» Tarea a: Transcribe literalmente, del texto sobre la caída del régimen de Batista, el fragmento que va desde "La explicación a" hasta "a la realidad.".

══ Selección

Lo eran. Pero su explotación con fines sensacionalistas contribuyeron a la
aceptación o asimilación de un orden que poco a poco —o a veces de forma
vertiginosa— se impuso como una salida a la crisis del país.
La
violencia
En última instancia, el uso de la
violencia, para reprimir a la oposición, fue lo que llevó a la caída del
régimen de Batista, como ha señalado el profesor Jorge Domínguez. La violencia
se convirtió el recurso más empleado frente a la ilegitimidad del gobierno
establecido tras el golpe de Estado de 1952.
El problema de la débil legitimidad
gubernamental antecede al acto de Batista, porque tiene sus raíces en la
corrupción rampante y en la relativa incapacidad de dos instituciones
establecidas por la Constitución para el desarrollo del Estado de derecho y el
avance político del país: la Corte Suprema y el Congreso.
Tras el 10 de marzo, el camino electoral
con Batista en el poder es cada vez más cuestionado. Unas elecciones celebradas
bajo su gobierno no son percibidas como fuente de legitimidad. No es por gusto
—por otra parte— que en un primer momento Castro acuda a la figura de un
magistrado, Manuel Urrutia, para otorgarle ese viso de legitimidad que
necesitaba al inicio, mientras afianza su poder.
La explicación a este hecho es
relativamente sencilla cuando se miran las cifras, pero mucho más compleja
cuando trata de comprender como estos números, al tiempo que son reales,
paradójicamente no se ajustan a la realidad.
A finales de 1957, a un año de tomar el
poder, Castro contaba con menos de 300 hombres bajo las armas. Al siguiente año
lanza dos columnas invasoras, cada una con menos de 150 miembros. Pese a los
paralelos históricos que el Gobierno de La Habana se ha empeñado en mantener a
lo largo de los años, dichas fuerzas y los combates que sostuvieron no se
comparan con la campaña de la invasión llevada a cabo durante la Guerra de
Independencia.
No es hasta el otoño de 1958, a pocos
meses de su triunfo, que las fuerzas revolucionarias comienzan realmente a
hacer mella en la economía del país. Hasta entonces las zafras azucareras han
sido todo un éxito y el desarrollo económico sostenido (lo que no eclipsa la
enorme desigualdad de ingresos ni tampoco las injusticias sociales).
¿Cómo comprender entonces este éxito que
en primer lugar desafía el esquema marxista del eslabón más débil?
La
propaganda
Para explicar las claves que llevan a
Castro al poder hay que ir mas allá de la mencionada represión. El segundo
factor decisivo para su triunfo es el hábil uso de la propaganda.
La prensa nacional, que contaba con 16 diarios
en 1959, un amplio número de cadenas de radio y una televisión sumamente
avanzada no solo fue incapaz de influir para el logro de una solución negociada
del conflicto, sino que en buena medida —de forma consciente o inconsciente—
contribuyó a la victoria castrista. Esto no quiere decir que se tratara de un
medio cómplice, en la mayoría de los casos —en lo que respecta a la prensa
cubana (la norteamericana es otro asunto)—, sino que la situación del país no
lo permitía, al no existir en aquellos momentos las condiciones para una
solución democrática que hubiera podido impedir la llegada del castrismo al
poder.

════
══ Registros de datos

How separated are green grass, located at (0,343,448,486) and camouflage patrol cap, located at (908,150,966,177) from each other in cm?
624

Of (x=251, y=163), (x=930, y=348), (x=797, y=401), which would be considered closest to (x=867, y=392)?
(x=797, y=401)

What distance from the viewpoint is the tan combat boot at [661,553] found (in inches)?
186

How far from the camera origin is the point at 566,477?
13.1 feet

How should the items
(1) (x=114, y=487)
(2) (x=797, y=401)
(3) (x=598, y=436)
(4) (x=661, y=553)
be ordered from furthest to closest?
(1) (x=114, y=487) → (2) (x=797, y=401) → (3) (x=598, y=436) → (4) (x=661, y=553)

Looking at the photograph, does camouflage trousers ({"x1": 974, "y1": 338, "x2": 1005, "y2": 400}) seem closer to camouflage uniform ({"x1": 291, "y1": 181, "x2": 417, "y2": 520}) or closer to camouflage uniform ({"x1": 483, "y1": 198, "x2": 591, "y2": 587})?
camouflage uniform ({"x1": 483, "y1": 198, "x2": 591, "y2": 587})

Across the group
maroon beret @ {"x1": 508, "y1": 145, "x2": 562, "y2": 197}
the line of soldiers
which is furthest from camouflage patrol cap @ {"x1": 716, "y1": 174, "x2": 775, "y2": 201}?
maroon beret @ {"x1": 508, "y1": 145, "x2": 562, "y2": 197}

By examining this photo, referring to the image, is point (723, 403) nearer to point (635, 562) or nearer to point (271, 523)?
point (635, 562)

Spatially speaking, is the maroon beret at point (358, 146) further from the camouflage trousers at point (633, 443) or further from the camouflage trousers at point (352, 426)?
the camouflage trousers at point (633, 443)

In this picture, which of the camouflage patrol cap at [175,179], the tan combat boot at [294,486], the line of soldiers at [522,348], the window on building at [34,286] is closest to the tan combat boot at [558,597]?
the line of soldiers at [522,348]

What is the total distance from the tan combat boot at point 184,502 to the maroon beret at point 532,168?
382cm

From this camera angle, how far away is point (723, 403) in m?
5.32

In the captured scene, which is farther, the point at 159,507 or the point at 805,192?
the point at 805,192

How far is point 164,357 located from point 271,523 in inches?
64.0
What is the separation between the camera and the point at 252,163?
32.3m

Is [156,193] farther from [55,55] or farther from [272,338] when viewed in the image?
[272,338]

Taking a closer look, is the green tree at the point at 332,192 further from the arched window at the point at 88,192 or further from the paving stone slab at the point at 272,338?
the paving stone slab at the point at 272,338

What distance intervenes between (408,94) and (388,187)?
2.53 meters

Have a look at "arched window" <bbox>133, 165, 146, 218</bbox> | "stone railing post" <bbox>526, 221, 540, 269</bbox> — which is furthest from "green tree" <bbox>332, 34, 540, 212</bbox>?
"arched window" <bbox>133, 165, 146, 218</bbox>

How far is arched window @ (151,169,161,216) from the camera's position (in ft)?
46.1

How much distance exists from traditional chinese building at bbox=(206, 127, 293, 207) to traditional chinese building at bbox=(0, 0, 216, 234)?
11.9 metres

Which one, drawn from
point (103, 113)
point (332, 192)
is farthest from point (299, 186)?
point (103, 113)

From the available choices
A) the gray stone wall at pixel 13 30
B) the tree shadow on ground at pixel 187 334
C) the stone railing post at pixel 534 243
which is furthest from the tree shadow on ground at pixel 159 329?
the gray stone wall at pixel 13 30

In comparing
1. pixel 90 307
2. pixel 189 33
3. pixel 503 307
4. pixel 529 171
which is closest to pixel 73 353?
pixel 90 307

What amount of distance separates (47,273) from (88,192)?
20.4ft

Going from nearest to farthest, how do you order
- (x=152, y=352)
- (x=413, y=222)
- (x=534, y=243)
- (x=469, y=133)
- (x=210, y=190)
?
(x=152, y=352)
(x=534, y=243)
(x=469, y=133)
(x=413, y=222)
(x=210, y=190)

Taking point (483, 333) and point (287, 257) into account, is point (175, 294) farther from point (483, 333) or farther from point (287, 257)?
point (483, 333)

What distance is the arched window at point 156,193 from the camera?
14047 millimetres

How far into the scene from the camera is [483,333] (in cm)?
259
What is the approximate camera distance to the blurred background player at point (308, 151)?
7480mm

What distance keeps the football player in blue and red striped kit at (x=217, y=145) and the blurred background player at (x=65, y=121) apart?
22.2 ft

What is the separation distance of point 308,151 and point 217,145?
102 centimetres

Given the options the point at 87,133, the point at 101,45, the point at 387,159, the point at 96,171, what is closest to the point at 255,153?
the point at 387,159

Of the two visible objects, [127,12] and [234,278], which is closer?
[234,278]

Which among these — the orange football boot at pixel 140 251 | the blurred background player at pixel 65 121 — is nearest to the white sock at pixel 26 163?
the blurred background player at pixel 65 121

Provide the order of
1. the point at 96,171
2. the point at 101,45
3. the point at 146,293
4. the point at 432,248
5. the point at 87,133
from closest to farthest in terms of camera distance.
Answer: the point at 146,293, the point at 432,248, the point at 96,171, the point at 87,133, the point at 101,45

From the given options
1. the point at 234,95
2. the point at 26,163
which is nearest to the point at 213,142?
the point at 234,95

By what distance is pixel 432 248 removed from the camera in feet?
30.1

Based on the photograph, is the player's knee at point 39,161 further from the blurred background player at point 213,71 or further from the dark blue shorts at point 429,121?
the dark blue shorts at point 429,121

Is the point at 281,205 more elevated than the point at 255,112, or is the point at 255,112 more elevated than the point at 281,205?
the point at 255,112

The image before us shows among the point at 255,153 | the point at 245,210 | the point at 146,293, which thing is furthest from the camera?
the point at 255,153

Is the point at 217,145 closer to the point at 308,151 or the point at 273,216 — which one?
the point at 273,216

════

» Tarea b: Reescribe el tramo de los registros que va desde la línea que contiene "In comparing" hasta la que contiene "Answer: the point", ambas incluidas, con "camera" sustituido por "viewpoint" y todo lo demás intacto. Entrega únicamente esas líneas.

» Respuesta completa a:
La explicación a este hecho es
relativamente sencilla cuando se miran las cifras, pero mucho más compleja
cuando trata de comprender como estos números, al tiempo que son reales,
paradójicamente no se ajustan a la realidad.

» Respuesta completa b:
In comparing
1. pixel 90 307
2. pixel 189 33
3. pixel 503 307
4. pixel 529 171
which is closest to pixel 73 353?
pixel 90 307

What amount of distance separates (47,273) from (88,192)?
20.4ft

Going from nearest to farthest, how do you order
- (x=152, y=352)
- (x=413, y=222)
- (x=534, y=243)
- (x=469, y=133)
- (x=210, y=190)
?
(x=152, y=352)
(x=534, y=243)
(x=469, y=133)
(x=413, y=222)
(x=210, y=190)

Taking point (483, 333) and point (287, 257) into account, is point (175, 294) farther from point (483, 333) or farther from point (287, 257)?
point (483, 333)

What distance is the arched window at point 156,193 from the viewpoint?
14047 millimetres

How far into the scene from the viewpoint is [483,333] (in cm)?
259
What is the approximate viewpoint distance to the blurred background player at point (308, 151)?
7480mm

What distance keeps the football player in blue and red striped kit at (x=217, y=145) and the blurred background player at (x=65, y=121) apart?
22.2 ft

What is the separation distance of point 308,151 and point 217,145?
102 centimetres

Given the options the point at 87,133, the point at 101,45, the point at 387,159, the point at 96,171, what is closest to the point at 255,153?
the point at 387,159

Of the two visible objects, [127,12] and [234,278], which is closer?
[234,278]

Which among these — the orange football boot at pixel 140 251 | the blurred background player at pixel 65 121 — is nearest to the white sock at pixel 26 163?
the blurred background player at pixel 65 121

Provide the order of
1. the point at 96,171
2. the point at 101,45
3. the point at 146,293
4. the point at 432,248
5. the point at 87,133
from closest to farthest in terms of viewpoint distance.
Answer: the point at 146,293, the point at 432,248, the point at 96,171, the point at 87,133, the point at 101,45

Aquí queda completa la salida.